Scraped caption text data:

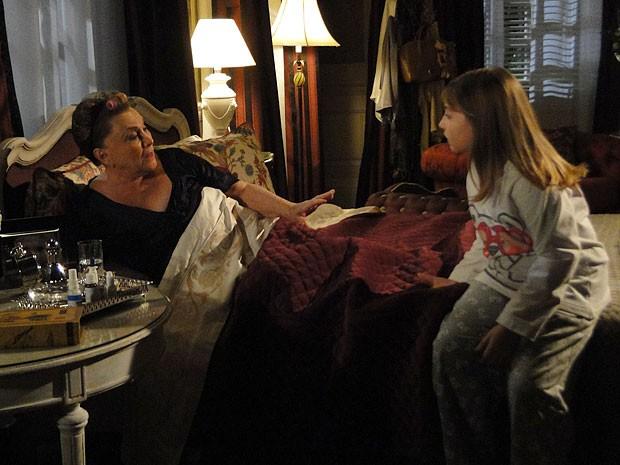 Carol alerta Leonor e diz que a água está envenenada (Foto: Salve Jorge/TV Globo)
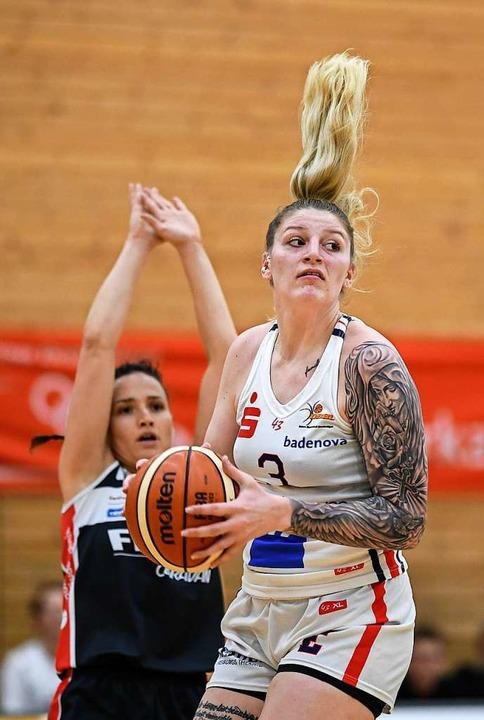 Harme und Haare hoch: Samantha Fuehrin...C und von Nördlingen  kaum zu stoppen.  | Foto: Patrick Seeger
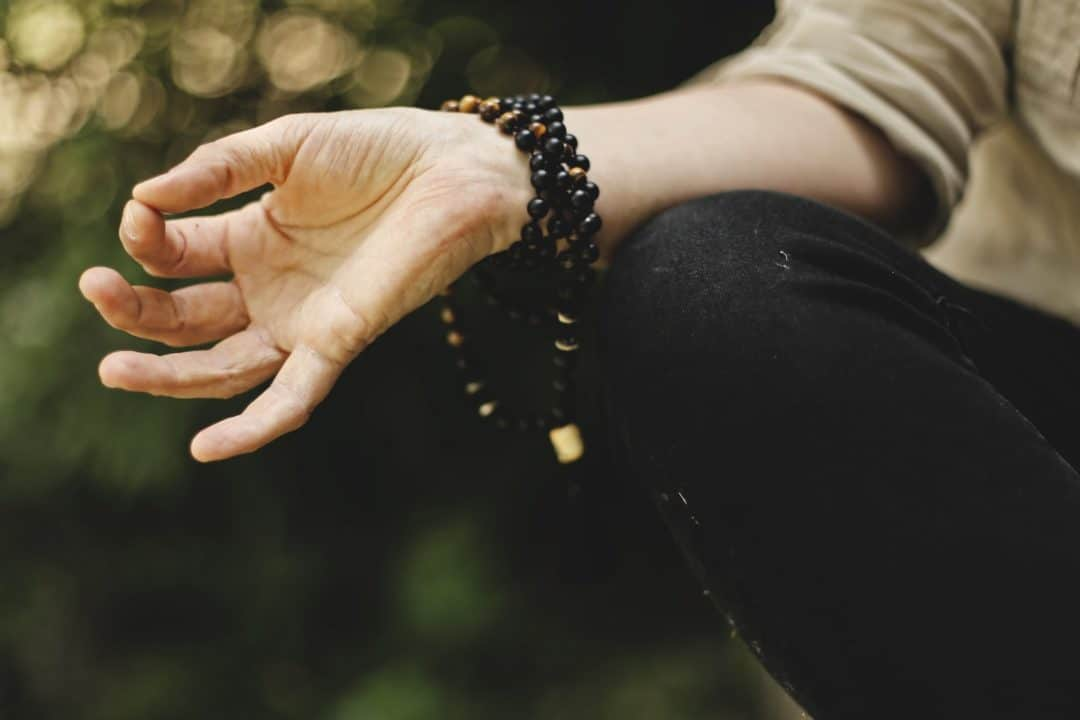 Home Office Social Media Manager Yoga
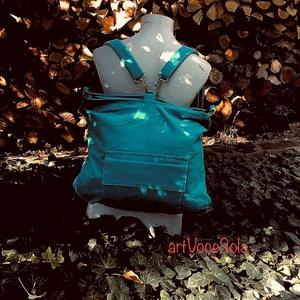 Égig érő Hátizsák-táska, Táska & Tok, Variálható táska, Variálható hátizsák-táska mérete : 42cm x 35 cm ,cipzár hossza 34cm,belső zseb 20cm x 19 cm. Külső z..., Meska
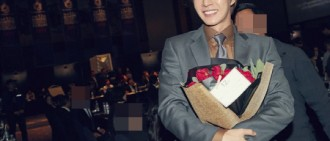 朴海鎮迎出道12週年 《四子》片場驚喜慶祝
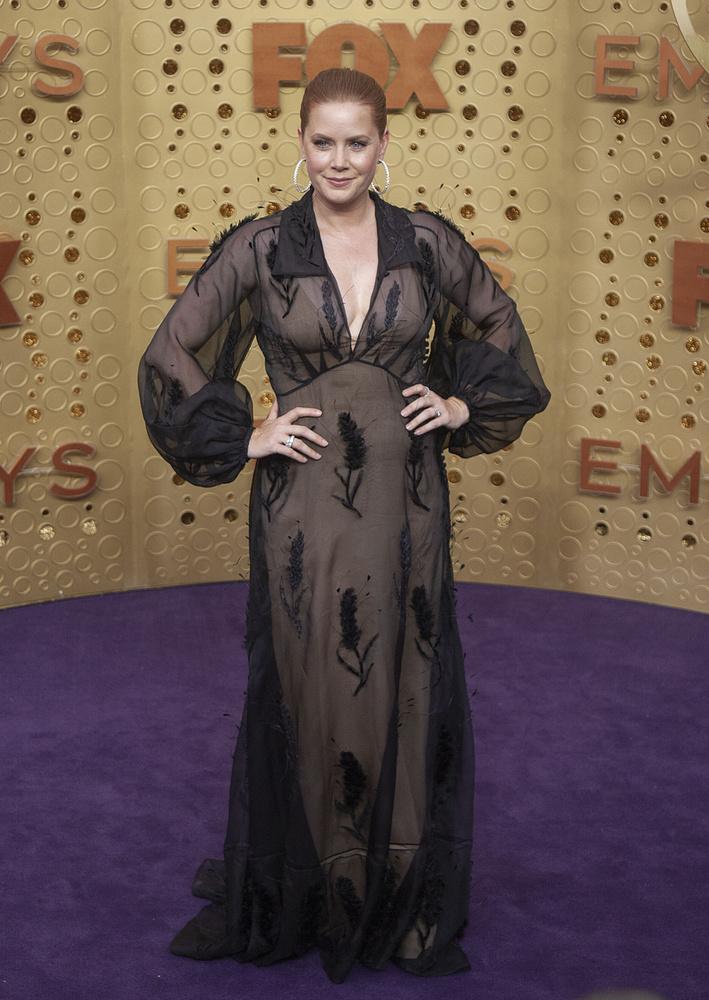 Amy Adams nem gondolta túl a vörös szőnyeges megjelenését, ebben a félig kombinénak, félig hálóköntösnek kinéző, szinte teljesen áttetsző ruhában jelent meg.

HOW TO COMPLETE THIS TASK: Quote, please, only the lines running from the one with "朴海鎮迎出道12週年 《四子》片場驚喜慶祝" down to the final line of the data above, keeping both ends and skipping the pictures.

EXERCISE RESPONSE:
 朴海鎮迎出道12週年 《四子》片場驚喜慶祝
 Amy Adams nem gondolta túl a vörös szőnyeges megjelenését, ebben a félig kombinénak, félig hálóköntösnek kinéző, szinte teljesen áttetsző ruhában jelent meg.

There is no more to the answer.